Несмотря на разницу с шурином в шесть лет, себя Иван считал намного старше и умудрённее. Наклоняясь к грядке с луком, он, вспомнив вдруг прошлый разговор, усмехнулся и крякнул:
– Вот ты говоришь, Коляня, механизация, цивилизация, прогресс. Я всё это понимаю: с одной стороны, ты – столичный теперь житель, с другой, я и сам тоже здесь на хозяйстве поставлен для того, чтоб людям жизнь облегчать. Но токо, знаешь, как сами-то деревенские туго на прогресс реагируют? О! Не знаешь. А я тебе скажу. Когда прогресс касается дискотеки или там машины, чтоб в город съездить – они вроде как за него. Опять же, вон у вас в деревне на реке Дом отдыха построили: там и парикмахер есть и даже маникюрша. Здесь опять наши бабы зараз согласные. Да-да, согласные, не сомневайся, – поспешил он заверить, заметив удивлённый взгляд Николая, – Даже Надька наша и то один раз ходила. Ей, думаешь, этот маникюр нужон? Да ни хрена! А все одно: раз прогресс, то и она вместе со всеми за кудрями и крашенными ногтями понеслась.
– Надька? – все-таки не поверил Николай.
– Я не про то, – кивнул Иван и продолжил сразу, чтобы не сбиться с мысли, – Я не против того, чтобы она туда ходила. Мне, конечно, на её красные ногти смотреть – глазам больно, как шкуру содрали, но это – лишь бы ей нравилось. Я тебе про то говорю, что народ наш, и особенно бабы, прогресс-то по-своему понимают. Попробовал было наш председатель про телефоны в каждом доме заговорить; пока ведь только у десятка они есть. И что думаешь?
– Что? – Николай жевал горох.
– Остальные не хотят их иметь, не хотят даже за них такую малость, как три рубля в месяц, отдавать. И то правда, нашим мужикам трёшку лучше пропить.
– Стой, но ведь это каменный век без телефона. Ладно мужики, им трепаться не пристало. Ну, а женщины-то что ж? Неужели не понимают, насколько это удобно?
Николай подошел к грядке с луком и теперь лениво смотрел на выпраставшуюся из-под майки голую, такую же жилистую как конечности, спину Ивана.
– Ой, Коляня, темнота ты и ничего в деревенской жизни не смыслишь, – не разгибаясь ответил тот, – Наши тётки, такие как Савельевна, помнишь её?, ради того чтобы где-нибудь на улице постоять да потрепаться, полдеревни рады оббежать. Зачем им телефон? Скука! В него ни поголосить, так, чтобы слышали все, ни пожалиться, чтобы весь мир о твоей беде вмиг знал.

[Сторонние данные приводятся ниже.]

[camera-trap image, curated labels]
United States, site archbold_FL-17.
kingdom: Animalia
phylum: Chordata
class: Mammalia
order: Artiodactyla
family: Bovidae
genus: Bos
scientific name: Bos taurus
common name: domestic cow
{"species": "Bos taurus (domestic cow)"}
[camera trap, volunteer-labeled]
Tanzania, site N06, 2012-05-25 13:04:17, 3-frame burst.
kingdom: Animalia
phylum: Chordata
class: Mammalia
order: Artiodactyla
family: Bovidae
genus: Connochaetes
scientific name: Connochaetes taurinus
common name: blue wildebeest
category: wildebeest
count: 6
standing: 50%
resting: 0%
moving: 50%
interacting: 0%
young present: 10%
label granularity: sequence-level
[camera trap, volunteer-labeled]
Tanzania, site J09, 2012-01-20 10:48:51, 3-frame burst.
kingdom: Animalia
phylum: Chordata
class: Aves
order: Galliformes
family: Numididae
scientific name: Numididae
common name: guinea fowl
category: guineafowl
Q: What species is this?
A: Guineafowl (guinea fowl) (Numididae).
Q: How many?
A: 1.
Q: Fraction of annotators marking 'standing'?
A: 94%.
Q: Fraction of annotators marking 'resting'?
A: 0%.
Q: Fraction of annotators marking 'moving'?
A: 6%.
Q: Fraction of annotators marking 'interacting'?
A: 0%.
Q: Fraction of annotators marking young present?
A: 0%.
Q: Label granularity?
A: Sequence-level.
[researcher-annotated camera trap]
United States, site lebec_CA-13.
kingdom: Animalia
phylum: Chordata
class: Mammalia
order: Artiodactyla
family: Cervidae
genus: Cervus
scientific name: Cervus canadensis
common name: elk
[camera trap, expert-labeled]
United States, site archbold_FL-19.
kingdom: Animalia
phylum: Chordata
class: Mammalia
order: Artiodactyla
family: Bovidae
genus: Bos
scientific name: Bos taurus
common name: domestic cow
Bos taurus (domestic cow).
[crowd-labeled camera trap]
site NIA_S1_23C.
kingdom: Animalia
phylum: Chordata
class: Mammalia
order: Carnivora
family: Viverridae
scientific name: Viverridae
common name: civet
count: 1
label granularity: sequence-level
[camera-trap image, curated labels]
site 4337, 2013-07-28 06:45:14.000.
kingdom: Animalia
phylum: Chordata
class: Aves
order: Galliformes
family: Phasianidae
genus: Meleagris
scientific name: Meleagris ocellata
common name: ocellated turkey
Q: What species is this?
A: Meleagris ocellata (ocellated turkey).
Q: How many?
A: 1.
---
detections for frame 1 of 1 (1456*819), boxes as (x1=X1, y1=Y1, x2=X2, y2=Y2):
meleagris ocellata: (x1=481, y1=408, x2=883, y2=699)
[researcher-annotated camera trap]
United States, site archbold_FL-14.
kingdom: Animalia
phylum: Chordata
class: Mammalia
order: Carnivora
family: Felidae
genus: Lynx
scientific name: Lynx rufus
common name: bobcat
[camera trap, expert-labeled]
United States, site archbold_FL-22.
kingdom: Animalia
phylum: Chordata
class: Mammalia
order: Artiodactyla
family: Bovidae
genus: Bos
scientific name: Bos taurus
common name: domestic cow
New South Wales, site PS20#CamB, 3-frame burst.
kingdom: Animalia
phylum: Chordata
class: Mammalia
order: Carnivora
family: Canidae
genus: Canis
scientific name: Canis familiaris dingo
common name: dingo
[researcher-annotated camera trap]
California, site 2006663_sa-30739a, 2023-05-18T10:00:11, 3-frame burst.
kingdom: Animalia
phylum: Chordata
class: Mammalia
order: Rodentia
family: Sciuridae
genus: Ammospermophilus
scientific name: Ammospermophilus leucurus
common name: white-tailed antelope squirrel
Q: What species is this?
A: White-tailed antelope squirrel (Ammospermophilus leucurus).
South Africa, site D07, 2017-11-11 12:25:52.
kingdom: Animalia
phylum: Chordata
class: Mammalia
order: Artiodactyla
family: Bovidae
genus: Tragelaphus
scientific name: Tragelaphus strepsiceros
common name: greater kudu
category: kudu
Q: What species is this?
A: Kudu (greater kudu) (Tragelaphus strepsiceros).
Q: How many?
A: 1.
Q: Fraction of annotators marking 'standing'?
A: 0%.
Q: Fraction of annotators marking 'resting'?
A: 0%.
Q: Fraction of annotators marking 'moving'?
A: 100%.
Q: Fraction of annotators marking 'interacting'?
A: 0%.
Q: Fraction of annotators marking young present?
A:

– А если случай какой и надо милицию или скорую вызвать?
– Туда дорогу и без телефонов все знают, дожидаться помощи не будут.
– А если что посерьёзнее?
– Тогда все одно к Лукичу бегут.
«Лукичом» в деревне звали председателя совхоза Рогожина Петра Лукича.
– Ясно, – как-то рассеянно ответил Николай, принимая из рук Ивана очередной пучок зеленого лука-перо. Задумавшись, он по привычке принялся жевать правый ус. С приездом в родную деревню жизнь обернулась для Кравцова каким-то новым, до этого плохо распознанным углом, несущим пока только благодать и удовлетворение.
– Может часок похрапим? – неуверенно спросил он у Ивана, ушедшего, наконец, с грядки.
– Согласен целиком и полностью, – пьяно и весело крякнул Иван, и они пошли в дом.